C’est un débat qui revient de temps à autre, mais le système de change actuel semble en phase avec les fondamentaux macro-économiques. Une dévaluation accroîtrait immédiatement la facture des importations déjà très lourde.

Le Maroc est-il trop endetté ?

A environ 70% du PIB la dette publique est élevée, mais elle est principalement interne et, pour la part externe, essentiellement remboursable à des conditions concessionnelles, donc avantageuses. Quant à la dette externe proprement dite, elle se situe à un niveau gérable (de l’ordre de 38% du PIB). De plus, le Maroc bénéficie de financements multilatéraux à taux favorables et d’une réserve de précaution (non tirée) de 6,2 milliards de dollars accordée par le FMI. Cette institution est en très bon termes avec le Maroc comme l’a montré Christine Lagarde qui lors d’une visite de deux jours dans le pays début mai a clairement soutenu la politique économique du gouvernement.
A noter aussi que les revenus des expatriés et du tourisme compensent en partie le déficit extérieur. A cela s’ajoute un flux continu d’investissements directs étrangers en provenance d’Europe et de plus en plus des pays du Golfe. Ceux-ci accordent aussi des prêts à taux préférentiels au pays.

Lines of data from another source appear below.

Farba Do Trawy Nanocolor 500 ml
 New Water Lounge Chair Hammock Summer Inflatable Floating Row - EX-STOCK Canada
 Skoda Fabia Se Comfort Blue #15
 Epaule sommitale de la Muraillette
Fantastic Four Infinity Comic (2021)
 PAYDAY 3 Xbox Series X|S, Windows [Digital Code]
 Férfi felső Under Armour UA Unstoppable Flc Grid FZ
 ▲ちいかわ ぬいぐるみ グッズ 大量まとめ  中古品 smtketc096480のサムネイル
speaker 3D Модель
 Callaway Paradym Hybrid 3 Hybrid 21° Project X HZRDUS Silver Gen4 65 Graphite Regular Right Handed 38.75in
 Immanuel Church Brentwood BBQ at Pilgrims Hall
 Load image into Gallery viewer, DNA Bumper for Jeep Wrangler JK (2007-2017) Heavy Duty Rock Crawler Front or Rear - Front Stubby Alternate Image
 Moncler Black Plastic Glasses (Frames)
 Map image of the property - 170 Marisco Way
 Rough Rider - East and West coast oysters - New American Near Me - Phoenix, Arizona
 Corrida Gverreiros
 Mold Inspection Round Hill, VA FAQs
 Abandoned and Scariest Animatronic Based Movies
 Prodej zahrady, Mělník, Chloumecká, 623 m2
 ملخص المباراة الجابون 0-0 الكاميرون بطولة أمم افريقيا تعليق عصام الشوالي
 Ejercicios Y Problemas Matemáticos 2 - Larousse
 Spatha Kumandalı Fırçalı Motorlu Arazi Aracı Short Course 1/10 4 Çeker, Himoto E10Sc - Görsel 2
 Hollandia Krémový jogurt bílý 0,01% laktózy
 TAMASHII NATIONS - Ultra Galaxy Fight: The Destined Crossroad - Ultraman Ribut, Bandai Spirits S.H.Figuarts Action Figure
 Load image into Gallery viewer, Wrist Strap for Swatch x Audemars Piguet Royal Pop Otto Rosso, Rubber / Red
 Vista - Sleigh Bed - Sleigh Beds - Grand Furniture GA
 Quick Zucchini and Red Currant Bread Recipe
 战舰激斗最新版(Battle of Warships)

Pourquoi la Coface s’est-elle implantée au Maroc ?

Notre filiale qui emploie une cinquantiane de personnes constitue une plateforme pour le Maroc et la région. Au Maroc, l’activité d’assurance-crédit naissante se développe vite. Ce marché qui s’est ouvert il y a 7 ou 8 ans connaît des taux de croissance de plus de 50%. Nous pensons que cette progression va se poursuivre.

Votre évaluation du risque pays en matière de crédit ?

Elle est dans la bonne moyenne, c’est-à-dire A4 à la fois pour le risque pays et le climat des affaires. A titre de comparaison, ces notes sont de B pour l’Algérie ou la Tunisie. Le portefeuille de clients de Coface Maroc est assez diversifié : BTP, cimenterie, plastique, industries électriques, distribution... Notre expérience de paiement y reste stable à des niveaux assez élevés, mais avec des taux de recouvrement assez importants.

Quid du tissu d’entreprises et du cadre des affaires?

Les TPE et PME constituent 90% des entreprises mais seulement un quart des crédits distribués, le taux de bancarisation reste donc très faible, ce qui est un handicap pour l’économie. L’environnement des affaires a gagné des places ces dernières années dans le classement "Doing Business" de la Banque mondiale mais reste perfectible, par exemple en matière de cadre juridique, de foncier ou de lutte contre la corruption. Le cadre juridique sur les délais de paiement a été amélioré mais son application reste très imparfaite. Les entreprises par ailleurs peuvent encore faire des progrès en matière d’information financière.